------ Supplied records

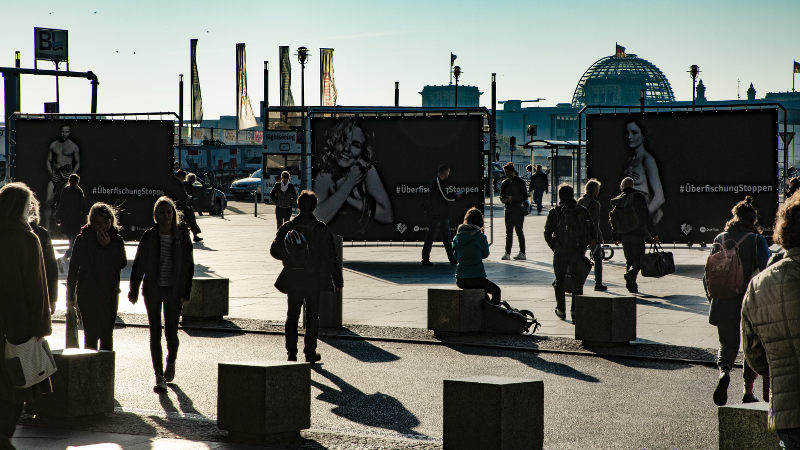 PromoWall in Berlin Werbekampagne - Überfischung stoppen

------------
------ Supplied records

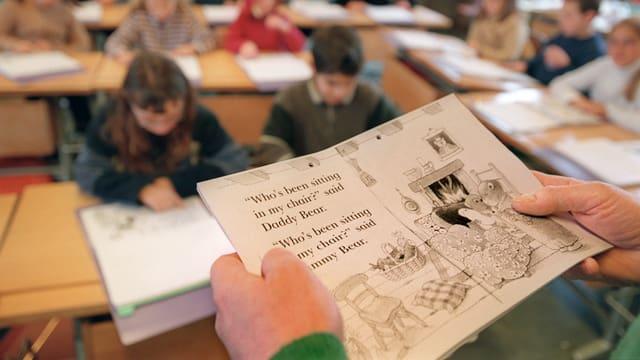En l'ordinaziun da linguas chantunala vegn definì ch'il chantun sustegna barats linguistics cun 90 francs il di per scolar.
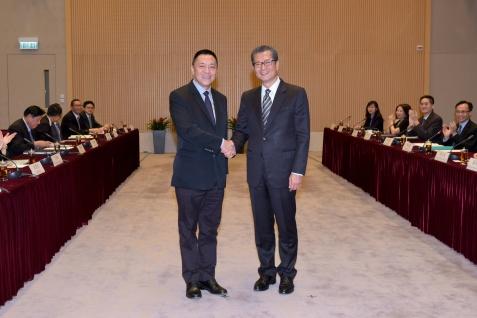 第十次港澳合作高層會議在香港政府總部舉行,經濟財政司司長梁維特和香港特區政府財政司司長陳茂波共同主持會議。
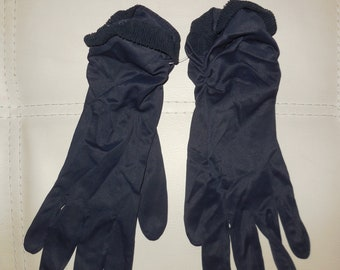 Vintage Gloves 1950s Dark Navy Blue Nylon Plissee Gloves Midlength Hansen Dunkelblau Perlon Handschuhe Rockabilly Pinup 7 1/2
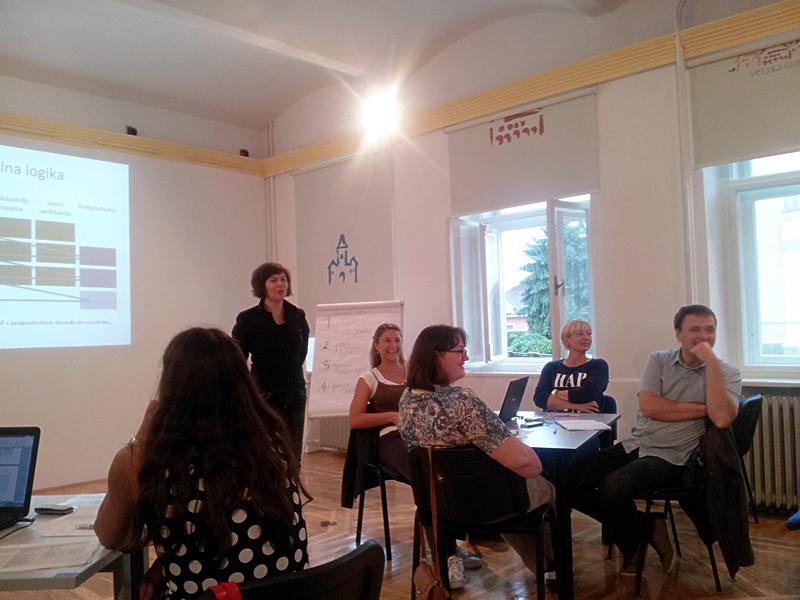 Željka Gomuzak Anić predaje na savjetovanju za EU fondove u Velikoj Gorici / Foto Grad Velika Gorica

------------

_Your instructions:_ Reproduce exactly the lines above that run from the one with "Vintage Gloves 1950s" to the one with "Željka Gomuzak Anić", both included, leaving pictures out.

_Task solution:_
 Vintage Gloves 1950s Dark Navy Blue Nylon Plissee Gloves Midlength Hansen Dunkelblau Perlon Handschuhe Rockabilly Pinup 7 1/2
 Željka Gomuzak Anić predaje na savjetovanju za EU fondove u Velikoj Gorici / Foto Grad Velika Gorica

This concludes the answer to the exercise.